This problem has been bugging me for a while. It’s relevant to crypto
currency (saving state in a more efficient way than the gargantuan database
produced by Bitcoin) as well as other purposes like checking for weak
passwords, which is relevant to this list. For example, the best measure
for password safety is probably to prevent users from using any of billions
of known revealed passwords, but the compressed database is 5 GB in size:
https://github.com/berzerk0/ProbableWordlists/blob/master/Downloads.md
Now. I sort of have this intuition that it’s possible to compress this crap
into 20 bytes. That's not a typo – 20 bytes, not megabytes or something.
But I don’t know how.
The basic thinking that supports this intuition is: we're trying to have a
function we can query for any given input, and we want the output to be
either 1 or 0. We want to craft this function so it’s small, and accepts
any given input, and will have zero false negatives, and some small but
acceptable rate of false positives. For cryptocurrency purposes, perhaps
the acceptable false positive rate is 10^(20). For passwords, perhaps up
to 1/100 is acceptable.
Intuitively, it should be possible to do this because we can do this if we
had an infinitely fast computer. If we have an infinitely fast computer,
then we can simply find X such that:
TruncateTo32Bits ( SHA256 ( X  P1 ) ) == 0x00000000
TruncateTo32Bits ( SHA256 ( X  P2 ) ) == 0x00000000
TruncateTo32Bits ( SHA256 ( X  anything else ) ) == whatever
If we crank the infinitely fast computer long enough, we should be able to
find this X, and it should be small in size. The only reason we should not
be able to find this X is if SHA256 has some structural issue that
prohibits an X like that from existing. In that case we use a better hash
function.

----

* [Prompt]
Retype the post about compressing a database of leaked passwords in full, word for word, with every symbol and line kept unchanged.

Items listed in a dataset
----

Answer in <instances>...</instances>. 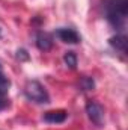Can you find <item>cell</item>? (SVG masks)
Segmentation results:
<instances>
[{
	"label": "cell",
	"mask_w": 128,
	"mask_h": 130,
	"mask_svg": "<svg viewBox=\"0 0 128 130\" xmlns=\"http://www.w3.org/2000/svg\"><path fill=\"white\" fill-rule=\"evenodd\" d=\"M128 11L127 0H105V12H107V20L119 27L125 23Z\"/></svg>",
	"instance_id": "6da1fadb"
},
{
	"label": "cell",
	"mask_w": 128,
	"mask_h": 130,
	"mask_svg": "<svg viewBox=\"0 0 128 130\" xmlns=\"http://www.w3.org/2000/svg\"><path fill=\"white\" fill-rule=\"evenodd\" d=\"M24 94L30 101L39 103V104H44V103L50 101V95H48L47 89L38 80H29L24 85Z\"/></svg>",
	"instance_id": "7a4b0ae2"
},
{
	"label": "cell",
	"mask_w": 128,
	"mask_h": 130,
	"mask_svg": "<svg viewBox=\"0 0 128 130\" xmlns=\"http://www.w3.org/2000/svg\"><path fill=\"white\" fill-rule=\"evenodd\" d=\"M86 113L89 117V120L96 124V126H101L102 121H104V107L96 103V101H89L86 104Z\"/></svg>",
	"instance_id": "3957f363"
},
{
	"label": "cell",
	"mask_w": 128,
	"mask_h": 130,
	"mask_svg": "<svg viewBox=\"0 0 128 130\" xmlns=\"http://www.w3.org/2000/svg\"><path fill=\"white\" fill-rule=\"evenodd\" d=\"M56 35L63 41V42H68V44H78L80 42V35L75 32L74 29H69V27H60L56 30Z\"/></svg>",
	"instance_id": "277c9868"
},
{
	"label": "cell",
	"mask_w": 128,
	"mask_h": 130,
	"mask_svg": "<svg viewBox=\"0 0 128 130\" xmlns=\"http://www.w3.org/2000/svg\"><path fill=\"white\" fill-rule=\"evenodd\" d=\"M68 113L65 110H50V112H45L42 120L45 123H50V124H60V123H65Z\"/></svg>",
	"instance_id": "5b68a950"
},
{
	"label": "cell",
	"mask_w": 128,
	"mask_h": 130,
	"mask_svg": "<svg viewBox=\"0 0 128 130\" xmlns=\"http://www.w3.org/2000/svg\"><path fill=\"white\" fill-rule=\"evenodd\" d=\"M36 47L42 52H47L53 47V39L48 33L45 32H39L36 35Z\"/></svg>",
	"instance_id": "8992f818"
},
{
	"label": "cell",
	"mask_w": 128,
	"mask_h": 130,
	"mask_svg": "<svg viewBox=\"0 0 128 130\" xmlns=\"http://www.w3.org/2000/svg\"><path fill=\"white\" fill-rule=\"evenodd\" d=\"M110 45H112L113 48H116L118 52L125 53V52H127V38H125L124 35L112 36V38H110Z\"/></svg>",
	"instance_id": "52a82bcc"
},
{
	"label": "cell",
	"mask_w": 128,
	"mask_h": 130,
	"mask_svg": "<svg viewBox=\"0 0 128 130\" xmlns=\"http://www.w3.org/2000/svg\"><path fill=\"white\" fill-rule=\"evenodd\" d=\"M9 85H11V82H9V79L5 76L3 68H2V65H0V97H5V95L8 94Z\"/></svg>",
	"instance_id": "ba28073f"
},
{
	"label": "cell",
	"mask_w": 128,
	"mask_h": 130,
	"mask_svg": "<svg viewBox=\"0 0 128 130\" xmlns=\"http://www.w3.org/2000/svg\"><path fill=\"white\" fill-rule=\"evenodd\" d=\"M63 61L71 70H75L77 68V55L74 52H66L65 56H63Z\"/></svg>",
	"instance_id": "9c48e42d"
},
{
	"label": "cell",
	"mask_w": 128,
	"mask_h": 130,
	"mask_svg": "<svg viewBox=\"0 0 128 130\" xmlns=\"http://www.w3.org/2000/svg\"><path fill=\"white\" fill-rule=\"evenodd\" d=\"M81 86H83L84 91H91V89H94L95 83H94V80L91 77H83L81 79Z\"/></svg>",
	"instance_id": "30bf717a"
},
{
	"label": "cell",
	"mask_w": 128,
	"mask_h": 130,
	"mask_svg": "<svg viewBox=\"0 0 128 130\" xmlns=\"http://www.w3.org/2000/svg\"><path fill=\"white\" fill-rule=\"evenodd\" d=\"M17 59L21 61V62H23V61H29V53H27L24 48H18V50H17Z\"/></svg>",
	"instance_id": "8fae6325"
},
{
	"label": "cell",
	"mask_w": 128,
	"mask_h": 130,
	"mask_svg": "<svg viewBox=\"0 0 128 130\" xmlns=\"http://www.w3.org/2000/svg\"><path fill=\"white\" fill-rule=\"evenodd\" d=\"M9 106V101L8 100H5L3 97H0V110H3L5 107H8Z\"/></svg>",
	"instance_id": "7c38bea8"
},
{
	"label": "cell",
	"mask_w": 128,
	"mask_h": 130,
	"mask_svg": "<svg viewBox=\"0 0 128 130\" xmlns=\"http://www.w3.org/2000/svg\"><path fill=\"white\" fill-rule=\"evenodd\" d=\"M0 36H2V29H0Z\"/></svg>",
	"instance_id": "4fadbf2b"
}]
</instances>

----

* [Task result]
This problem has been bugging me for a while. It’s relevant to crypto
currency (saving state in a more efficient way than the gargantuan database
produced by Bitcoin) as well as other purposes like checking for weak
passwords, which is relevant to this list. For example, the best measure
for password safety is probably to prevent users from using any of billions
of known revealed passwords, but the compressed database is 5 GB in size:
https://github.com/berzerk0/ProbableWordlists/blob/master/Downloads.md
Now. I sort of have this intuition that it’s possible to compress this crap
into 20 bytes. That's not a typo – 20 bytes, not megabytes or something.
But I don’t know how.
The basic thinking that supports this intuition is: we're trying to have a
function we can query for any given input, and we want the output to be
either 1 or 0. We want to craft this function so it’s small, and accepts
any given input, and will have zero false negatives, and some small but
acceptable rate of false positives. For cryptocurrency purposes, perhaps
the acceptable false positive rate is 10^(20). For passwords, perhaps up
to 1/100 is acceptable.
Intuitively, it should be possible to do this because we can do this if we
had an infinitely fast computer. If we have an infinitely fast computer,
then we can simply find X such that:
TruncateTo32Bits ( SHA256 ( X  P1 ) ) == 0x00000000
TruncateTo32Bits ( SHA256 ( X  P2 ) ) == 0x00000000
TruncateTo32Bits ( SHA256 ( X  anything else ) ) == whatever
If we crank the infinitely fast computer long enough, we should be able to
find this X, and it should be small in size. The only reason we should not
be able to find this X is if SHA256 has some structural issue that
prohibits an X like that from existing. In that case we use a better hash
function.